无root权限下hadoop与map reduce的完全分布式搭建方案

首先说用一下,用到了域名,纯IP地址理论上也是可以的,不过没试。网上搜了一大堆教程,全都要求改/etc/hosts,对于一个没有root权限的用户来说,后面的教程全部都是一纸废话罢了。

这里就记录下自己的一次搭建过程,踩过的坑。

搭建主要有两部分,一个是Hadoop的分布式文件存储系统HDFS,另外一个是基于Yarn的Map Reduce框架。

集群描述#

这里用的是3个物理机,要求3个物理机都可以任意相互访问。

  • 机器A:IP 192.168.1.101,主机名为hostA,用户名为userA,分配的域名为machine-a.xxxxx.local
  • 机器B:IP 192.168.1.102,主机名为hostB,用户名为userB,分配的域名为machine-b.xxxxx.local
  • 机器C:IP 192.168.1.103,主机名为hostC,用户名为userC,分配的域名为machine-c.xxxxx.local

简单来说,运行ssh userA@machine-a.xxxxx.local时,最后一行显示的是userA@hostA:~$就对了。

首先需要配置3个物理机的ssh免密登录,用的是ssh-keygen和ssh-copy-id的命令,这个随便搜都有教程,就不再啰嗦了。其次,需要为所有机子安装jdk,其实jre也可以,就是少了个jps命令而已。

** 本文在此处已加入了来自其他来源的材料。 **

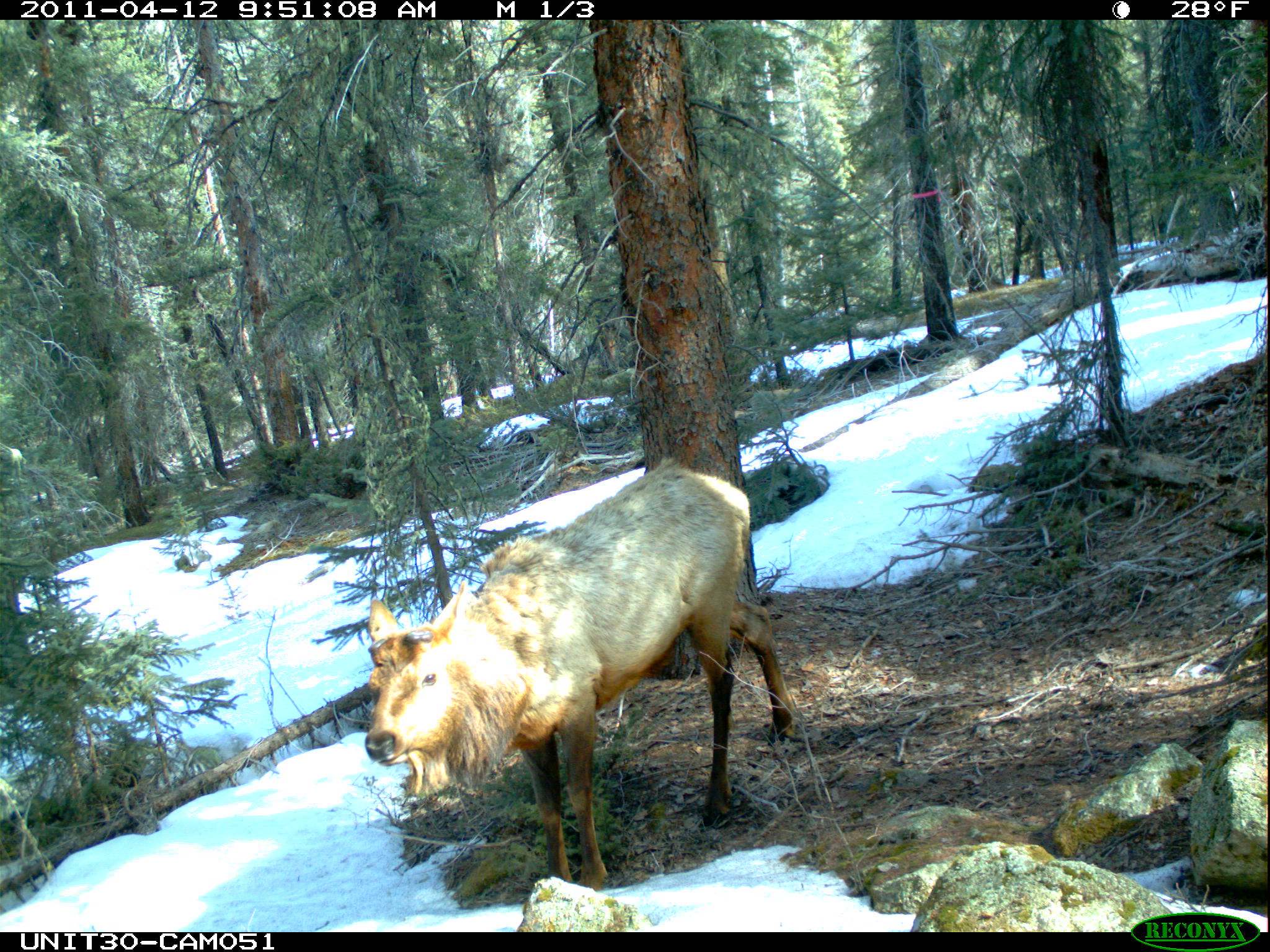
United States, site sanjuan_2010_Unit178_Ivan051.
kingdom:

然后往每个机子上放一份hadoop,目前用的是3.2.2版的,解压到~/hadoop-3.2.2/(举个例子)。接着把hadoop-3.2.2/binhadoop-3.2.2/sbin加到PATH环境变量中。

HDFS搭建#

所有配置文件都在~/hadoop-3.2.2/etc/hadoop/*里面,每个机子的配置都要改。

首先是hadoop-env.sh,要修改的是JAVA_HOME这一行:export JAVA_HOME=/usr/lib/jvm/java-8-openjdk-amd64。这里填你实际的JAVA_HOME的路径。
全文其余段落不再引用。